Debian maintainer, Julian Klode, has a "pointed" opinion:
> I'm afraid that's not going to happen. It was a mistake to ship with all plugins built by default. This will be painful for a year as users annoyingly do not read the NEWS files they should be reading but there's little that can be done about that.
> It is our responsibility to our users to provide them the most secure option possible as the default. All of these features are superfluous and do not really belong in a local password database manager, these developments are all utterly misguided.
> Users who need this crap can install the crappy version but obviously this increases the risk of drive-by contributor attacks.
> I'm afraid that's not going to happen. It was a mistake to ship with all plugins built by default. This will be painful for a year as users annoyingly do not read the NEWS files they should be reading but there's little that can be done about that.
I deal with enough packages in my life that do massively breaking changes in point releases though, to be honest. This is reminding me of the good days that `apt upgrade` would uninstall the X-Server because nvidia fucked up their stuff.
Debian is kinda one of the places I expected to be better, and usually it does. (EDIT - And I guess the fact that this is causing a ruckus in testing is an indication of that. lets see how it develops.)
You don't have to proactively read it. But when you notice your keepassxc doesn't work as it used to before, that should be a trigger for you to go back and read it, note that it tells you very clearly that the functionality you're missing is now in keepassxc-full, apt-install it, and go on with your life.

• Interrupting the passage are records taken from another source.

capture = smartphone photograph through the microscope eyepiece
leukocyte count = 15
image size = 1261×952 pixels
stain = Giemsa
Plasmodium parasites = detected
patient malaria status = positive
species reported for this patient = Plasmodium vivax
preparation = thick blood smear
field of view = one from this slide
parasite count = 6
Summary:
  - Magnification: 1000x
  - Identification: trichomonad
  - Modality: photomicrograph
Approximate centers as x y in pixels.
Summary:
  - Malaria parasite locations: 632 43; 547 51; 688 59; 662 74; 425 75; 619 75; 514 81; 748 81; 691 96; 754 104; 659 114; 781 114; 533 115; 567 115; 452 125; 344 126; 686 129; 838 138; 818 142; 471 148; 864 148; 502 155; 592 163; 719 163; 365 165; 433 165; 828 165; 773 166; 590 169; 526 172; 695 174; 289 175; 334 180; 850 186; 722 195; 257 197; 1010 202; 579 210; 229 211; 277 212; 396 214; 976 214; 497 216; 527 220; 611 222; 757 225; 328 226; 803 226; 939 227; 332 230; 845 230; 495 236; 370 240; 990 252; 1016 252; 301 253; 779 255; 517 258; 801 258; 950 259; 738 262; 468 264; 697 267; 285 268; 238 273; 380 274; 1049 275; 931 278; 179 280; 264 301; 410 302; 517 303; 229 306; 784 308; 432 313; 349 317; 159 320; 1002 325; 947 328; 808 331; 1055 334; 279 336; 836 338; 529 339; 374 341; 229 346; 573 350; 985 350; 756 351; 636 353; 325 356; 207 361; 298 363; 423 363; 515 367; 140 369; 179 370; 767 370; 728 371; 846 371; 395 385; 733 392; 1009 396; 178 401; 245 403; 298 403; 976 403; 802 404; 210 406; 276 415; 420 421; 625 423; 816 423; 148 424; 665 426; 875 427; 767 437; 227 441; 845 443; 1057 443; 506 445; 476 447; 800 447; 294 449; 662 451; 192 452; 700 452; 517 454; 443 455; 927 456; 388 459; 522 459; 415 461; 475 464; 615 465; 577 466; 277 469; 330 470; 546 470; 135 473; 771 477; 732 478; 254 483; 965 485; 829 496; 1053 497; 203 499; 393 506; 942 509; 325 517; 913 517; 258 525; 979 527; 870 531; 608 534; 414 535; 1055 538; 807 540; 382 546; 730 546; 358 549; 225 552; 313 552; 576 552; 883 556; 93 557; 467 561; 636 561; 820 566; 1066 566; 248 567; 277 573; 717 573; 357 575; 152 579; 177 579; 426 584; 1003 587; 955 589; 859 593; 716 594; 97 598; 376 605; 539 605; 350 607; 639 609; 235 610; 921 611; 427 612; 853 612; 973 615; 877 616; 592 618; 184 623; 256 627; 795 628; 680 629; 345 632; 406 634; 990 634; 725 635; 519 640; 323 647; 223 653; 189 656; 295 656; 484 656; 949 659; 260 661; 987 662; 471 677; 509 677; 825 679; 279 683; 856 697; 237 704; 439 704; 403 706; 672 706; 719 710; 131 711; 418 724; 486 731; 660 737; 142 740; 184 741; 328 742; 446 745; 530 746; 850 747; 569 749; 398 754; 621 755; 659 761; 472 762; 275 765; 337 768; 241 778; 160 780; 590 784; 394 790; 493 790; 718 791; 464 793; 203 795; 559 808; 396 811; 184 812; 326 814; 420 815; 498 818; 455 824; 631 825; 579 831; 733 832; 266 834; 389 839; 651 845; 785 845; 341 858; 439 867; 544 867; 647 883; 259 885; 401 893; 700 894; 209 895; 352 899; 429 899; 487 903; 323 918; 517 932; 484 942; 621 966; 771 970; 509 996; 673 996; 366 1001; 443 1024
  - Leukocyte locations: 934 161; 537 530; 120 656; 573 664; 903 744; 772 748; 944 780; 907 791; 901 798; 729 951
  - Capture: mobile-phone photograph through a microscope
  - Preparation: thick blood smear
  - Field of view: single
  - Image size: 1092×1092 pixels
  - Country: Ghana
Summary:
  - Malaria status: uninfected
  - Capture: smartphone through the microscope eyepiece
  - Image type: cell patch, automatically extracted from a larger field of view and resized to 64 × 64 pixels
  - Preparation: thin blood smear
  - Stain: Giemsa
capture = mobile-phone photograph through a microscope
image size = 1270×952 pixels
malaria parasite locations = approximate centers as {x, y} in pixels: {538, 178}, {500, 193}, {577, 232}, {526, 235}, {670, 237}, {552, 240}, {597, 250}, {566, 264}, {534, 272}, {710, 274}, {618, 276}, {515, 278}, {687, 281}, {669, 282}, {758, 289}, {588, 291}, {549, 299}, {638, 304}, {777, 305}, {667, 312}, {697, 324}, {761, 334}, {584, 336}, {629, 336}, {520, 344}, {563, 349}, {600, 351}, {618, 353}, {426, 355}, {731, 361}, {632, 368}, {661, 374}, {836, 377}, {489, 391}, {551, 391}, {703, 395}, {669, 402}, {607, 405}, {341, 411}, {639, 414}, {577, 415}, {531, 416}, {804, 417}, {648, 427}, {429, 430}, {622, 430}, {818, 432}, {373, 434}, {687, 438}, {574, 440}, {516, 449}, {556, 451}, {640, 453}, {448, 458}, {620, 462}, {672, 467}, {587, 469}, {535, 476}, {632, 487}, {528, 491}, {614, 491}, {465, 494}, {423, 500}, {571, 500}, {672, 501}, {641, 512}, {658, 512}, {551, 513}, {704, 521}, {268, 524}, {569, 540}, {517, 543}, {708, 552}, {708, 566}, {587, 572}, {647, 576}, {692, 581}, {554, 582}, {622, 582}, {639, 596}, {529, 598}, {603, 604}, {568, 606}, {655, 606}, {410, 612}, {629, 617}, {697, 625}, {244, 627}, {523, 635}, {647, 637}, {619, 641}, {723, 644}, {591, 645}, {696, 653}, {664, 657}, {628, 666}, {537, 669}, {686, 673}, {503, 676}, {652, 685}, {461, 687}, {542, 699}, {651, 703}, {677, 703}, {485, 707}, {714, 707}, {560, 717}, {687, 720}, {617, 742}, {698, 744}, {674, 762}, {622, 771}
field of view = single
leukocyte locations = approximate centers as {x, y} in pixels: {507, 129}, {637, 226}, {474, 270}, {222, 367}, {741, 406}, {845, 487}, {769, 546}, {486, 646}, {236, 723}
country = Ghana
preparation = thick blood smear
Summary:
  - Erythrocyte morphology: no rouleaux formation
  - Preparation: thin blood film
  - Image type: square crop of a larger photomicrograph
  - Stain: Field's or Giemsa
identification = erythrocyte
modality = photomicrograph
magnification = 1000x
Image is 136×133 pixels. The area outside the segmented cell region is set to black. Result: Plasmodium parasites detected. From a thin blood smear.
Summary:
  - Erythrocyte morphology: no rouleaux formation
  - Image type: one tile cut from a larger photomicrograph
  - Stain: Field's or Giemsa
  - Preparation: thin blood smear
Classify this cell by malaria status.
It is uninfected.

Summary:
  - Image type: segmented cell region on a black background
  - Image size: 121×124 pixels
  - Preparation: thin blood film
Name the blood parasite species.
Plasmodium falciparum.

You're talking as if it's a point release of Debian. It is not. It happened in sid/testing, that's what these releases are for.
Whether it happened in a point or major release of Keepassxc is irrelevant, because ignorant users who upgrade their sid/testing installations blindly as if it was stable-security would have hit it eventually.
I laughed when I saw this. I once tried to be a hit and run contributor to a project he maintains and I found him to be rude. He is still at it it seems.
That is an absolutely mental stance - effective asserting that he knows better than both the developers and users of a piece of software what features it should have! Promote this man to the Debian technical committee immediately, he's perfect.
They removed other non-networking features too. E.g. even autotype was removed. At that point why not just store your passwords in an encrypted notes app?
I use KeePassXC, but not any network features or autotyping, because I like the password generation and because the interface is nice. I previously used Vim's old encryption feature (since removed I think?) and I think KeePassXC as I use it is a good upgrade from that.